» **Exercise materials**
== Segment start ==

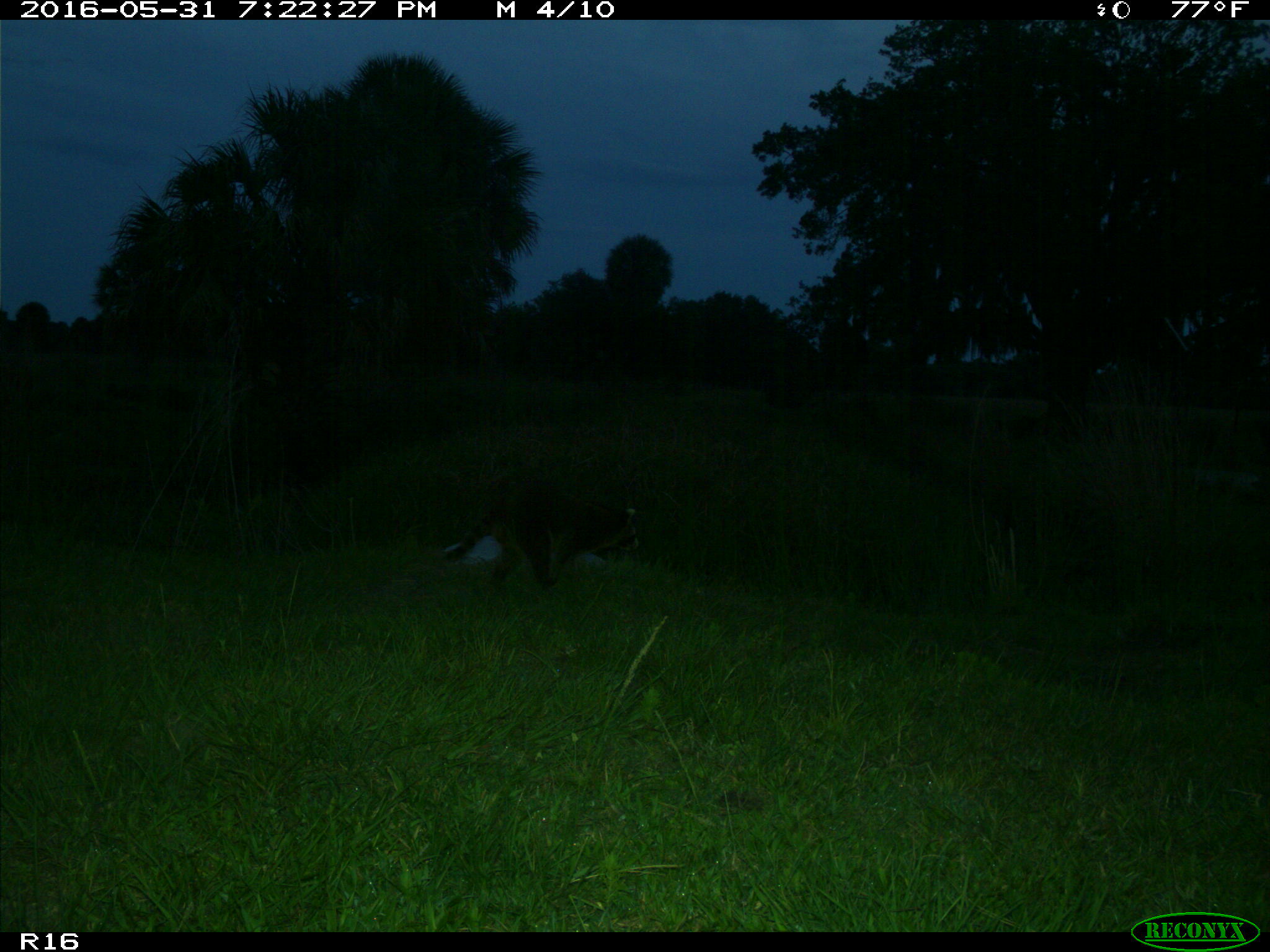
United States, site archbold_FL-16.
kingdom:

== Segment end ==
== Segment start ==

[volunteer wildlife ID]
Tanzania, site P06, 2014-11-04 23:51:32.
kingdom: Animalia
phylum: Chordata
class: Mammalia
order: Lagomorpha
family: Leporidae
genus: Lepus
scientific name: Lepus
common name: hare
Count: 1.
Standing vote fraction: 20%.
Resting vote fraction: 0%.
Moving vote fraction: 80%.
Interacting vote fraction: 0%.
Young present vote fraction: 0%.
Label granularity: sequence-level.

== Segment end ==

» **Problem**
Where a line in the material contains "fraction", copy that line.

» **Exercise response**
Standing vote fraction: 20%.
Resting vote fraction: 0%.
Moving vote fraction: 80%.
Interacting vote fraction: 0%.
Young present vote fraction: 0%.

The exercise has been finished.